# [Task list]
1. In the widget picker thread, which Apex Launcher option did osuron07 enable before restarting the phone?
2. From the widget picker thread, extract the passage starting at "shamless plug coming" and ending at "(Oct 8, 2011)".

::: Extract to read :::

# Widget picker for ICS?



## ryanstfl (Aug 4, 2011)

Does anyone have Widget picker for Liquid ICS ROM? Where it condenses the widgets into groups


----------



## StephenMilone (Jul 21, 2011)

i would like this too.


----------



## osuron07 (Oct 5, 2011)

apex launcher did it for me once I enabled the "root helper" option and restarted the phone. You may just try restarting apex though first. This is on their beta builds by the way (apex settings > about apex > change check updates on to beta, then check for updates)


----------



## StephenMilone (Jul 21, 2011)

osuron07 said:


> apex launcher did it for me once I enabled the "root helper" option and restarted the phone. You may just try restarting apex though first. This is on their beta builds by the way (apex settings > about apex > change check updates on to beta, then check for updates)


thanks, that worked for me. was already using Apex w/ root helper, just never updated to a beta.

shamless plug coming up, but as assumed, it only works in the launcher, not in 3rd party apps like Floating Widget - whatever Thundershed had in place worked across the board.


----------



## redbelly (Oct 8, 2011)

I have an old apk, not sure if there is a newer version but it works for me, just copy/push it into the system/app folder

https://www.dropbox.com/s/6dvwjs4g8mcm56d/AppWidgetPicker-1.2.3.apk


----------

::: Entries provided :::

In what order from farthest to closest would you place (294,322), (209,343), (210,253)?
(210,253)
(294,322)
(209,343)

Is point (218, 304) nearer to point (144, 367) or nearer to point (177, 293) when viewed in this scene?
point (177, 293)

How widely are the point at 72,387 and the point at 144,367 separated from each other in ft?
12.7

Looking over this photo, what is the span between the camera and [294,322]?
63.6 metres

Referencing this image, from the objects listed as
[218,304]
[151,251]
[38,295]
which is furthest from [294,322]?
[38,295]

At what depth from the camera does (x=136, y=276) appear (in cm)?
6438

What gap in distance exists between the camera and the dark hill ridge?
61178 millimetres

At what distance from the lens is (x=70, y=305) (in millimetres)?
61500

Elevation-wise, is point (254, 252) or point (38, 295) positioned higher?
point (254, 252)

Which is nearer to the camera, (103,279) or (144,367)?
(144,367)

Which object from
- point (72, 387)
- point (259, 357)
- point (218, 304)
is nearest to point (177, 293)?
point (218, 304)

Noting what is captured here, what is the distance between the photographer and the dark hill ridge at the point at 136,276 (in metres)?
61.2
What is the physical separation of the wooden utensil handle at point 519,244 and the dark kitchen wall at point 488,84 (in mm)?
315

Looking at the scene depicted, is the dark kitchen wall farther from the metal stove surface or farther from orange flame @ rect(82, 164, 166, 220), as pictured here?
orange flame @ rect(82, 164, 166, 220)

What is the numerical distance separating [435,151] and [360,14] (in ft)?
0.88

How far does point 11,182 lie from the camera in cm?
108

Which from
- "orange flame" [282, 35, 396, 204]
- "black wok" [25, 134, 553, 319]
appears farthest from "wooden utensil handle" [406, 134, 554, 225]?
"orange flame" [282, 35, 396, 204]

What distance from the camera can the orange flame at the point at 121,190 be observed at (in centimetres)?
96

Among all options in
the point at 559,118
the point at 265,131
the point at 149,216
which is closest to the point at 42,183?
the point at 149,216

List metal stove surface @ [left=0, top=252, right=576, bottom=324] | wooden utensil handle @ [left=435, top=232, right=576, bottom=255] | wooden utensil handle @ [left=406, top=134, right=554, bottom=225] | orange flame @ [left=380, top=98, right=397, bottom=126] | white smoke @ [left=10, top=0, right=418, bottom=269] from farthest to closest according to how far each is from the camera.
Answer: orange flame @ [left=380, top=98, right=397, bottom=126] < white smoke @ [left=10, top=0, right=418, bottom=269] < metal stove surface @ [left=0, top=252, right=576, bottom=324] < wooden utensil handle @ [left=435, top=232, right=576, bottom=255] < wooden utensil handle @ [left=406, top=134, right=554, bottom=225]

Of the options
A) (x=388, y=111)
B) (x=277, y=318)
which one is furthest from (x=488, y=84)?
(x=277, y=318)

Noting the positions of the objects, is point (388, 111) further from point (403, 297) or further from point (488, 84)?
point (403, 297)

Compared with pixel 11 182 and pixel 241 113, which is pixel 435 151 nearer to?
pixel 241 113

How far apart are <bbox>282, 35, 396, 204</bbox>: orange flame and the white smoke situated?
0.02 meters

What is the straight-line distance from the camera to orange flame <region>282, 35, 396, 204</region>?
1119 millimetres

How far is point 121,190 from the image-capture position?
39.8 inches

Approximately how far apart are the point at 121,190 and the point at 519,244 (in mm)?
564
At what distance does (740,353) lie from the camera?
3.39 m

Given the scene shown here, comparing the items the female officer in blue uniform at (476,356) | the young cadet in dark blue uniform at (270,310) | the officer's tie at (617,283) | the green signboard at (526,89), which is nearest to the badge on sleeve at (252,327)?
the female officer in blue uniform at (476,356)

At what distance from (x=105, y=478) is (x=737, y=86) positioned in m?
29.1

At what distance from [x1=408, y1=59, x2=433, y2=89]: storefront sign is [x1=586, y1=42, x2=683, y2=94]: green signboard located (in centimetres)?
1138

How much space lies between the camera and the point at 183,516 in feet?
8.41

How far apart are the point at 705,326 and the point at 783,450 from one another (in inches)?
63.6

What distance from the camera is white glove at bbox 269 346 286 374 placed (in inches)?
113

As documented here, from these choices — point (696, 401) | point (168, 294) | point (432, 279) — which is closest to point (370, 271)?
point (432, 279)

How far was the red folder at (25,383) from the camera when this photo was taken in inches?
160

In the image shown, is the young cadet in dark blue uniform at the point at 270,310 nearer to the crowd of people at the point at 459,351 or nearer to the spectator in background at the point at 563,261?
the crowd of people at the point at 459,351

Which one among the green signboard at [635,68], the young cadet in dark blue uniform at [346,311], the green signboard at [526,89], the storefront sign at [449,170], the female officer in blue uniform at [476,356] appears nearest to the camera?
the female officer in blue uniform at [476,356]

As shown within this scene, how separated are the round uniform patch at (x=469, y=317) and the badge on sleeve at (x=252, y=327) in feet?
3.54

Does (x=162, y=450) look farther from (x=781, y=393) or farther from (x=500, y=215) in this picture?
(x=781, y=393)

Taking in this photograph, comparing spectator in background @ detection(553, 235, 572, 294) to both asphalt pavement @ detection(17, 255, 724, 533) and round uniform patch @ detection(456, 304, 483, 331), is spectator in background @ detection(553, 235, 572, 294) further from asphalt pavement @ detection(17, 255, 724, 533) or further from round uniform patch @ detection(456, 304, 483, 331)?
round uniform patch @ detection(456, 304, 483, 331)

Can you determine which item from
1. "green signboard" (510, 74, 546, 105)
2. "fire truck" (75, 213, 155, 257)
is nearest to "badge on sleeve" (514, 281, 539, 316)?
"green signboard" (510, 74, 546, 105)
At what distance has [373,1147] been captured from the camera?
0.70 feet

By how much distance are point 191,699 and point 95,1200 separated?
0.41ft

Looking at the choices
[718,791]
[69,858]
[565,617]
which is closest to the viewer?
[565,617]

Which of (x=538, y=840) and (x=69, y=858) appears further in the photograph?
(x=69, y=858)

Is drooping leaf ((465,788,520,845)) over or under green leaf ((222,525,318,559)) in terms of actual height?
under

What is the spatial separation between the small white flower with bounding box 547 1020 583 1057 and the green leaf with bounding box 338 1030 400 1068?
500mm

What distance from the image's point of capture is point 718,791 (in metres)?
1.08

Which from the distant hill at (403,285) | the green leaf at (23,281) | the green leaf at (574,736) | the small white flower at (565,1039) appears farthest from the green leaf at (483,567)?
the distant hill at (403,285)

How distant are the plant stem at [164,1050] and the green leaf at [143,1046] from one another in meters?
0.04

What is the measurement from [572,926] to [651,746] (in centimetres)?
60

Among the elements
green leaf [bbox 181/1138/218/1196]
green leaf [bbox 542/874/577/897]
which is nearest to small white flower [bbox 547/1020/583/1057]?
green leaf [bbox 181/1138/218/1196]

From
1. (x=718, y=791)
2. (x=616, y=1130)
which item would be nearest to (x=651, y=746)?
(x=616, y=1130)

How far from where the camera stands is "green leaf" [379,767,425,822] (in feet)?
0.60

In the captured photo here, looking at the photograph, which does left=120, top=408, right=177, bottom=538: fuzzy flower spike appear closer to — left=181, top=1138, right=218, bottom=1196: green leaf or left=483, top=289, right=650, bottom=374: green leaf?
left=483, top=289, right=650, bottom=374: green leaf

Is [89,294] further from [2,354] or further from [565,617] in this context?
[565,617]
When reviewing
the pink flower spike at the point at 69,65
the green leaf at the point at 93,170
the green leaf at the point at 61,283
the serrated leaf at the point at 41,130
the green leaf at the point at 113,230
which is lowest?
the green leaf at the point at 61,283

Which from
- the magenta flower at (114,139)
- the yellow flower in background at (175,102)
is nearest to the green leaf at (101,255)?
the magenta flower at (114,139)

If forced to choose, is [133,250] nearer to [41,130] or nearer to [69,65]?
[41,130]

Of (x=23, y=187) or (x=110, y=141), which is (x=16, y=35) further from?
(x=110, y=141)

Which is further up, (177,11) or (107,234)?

:::

# [Exercise solutions]
1. The "root helper" option.

2.
shamless plug coming up, but as assumed, it only works in the launcher, not in 3rd party apps like Floating Widget - whatever Thundershed had in place worked across the board.


----------



## redbelly (Oct 8, 2011)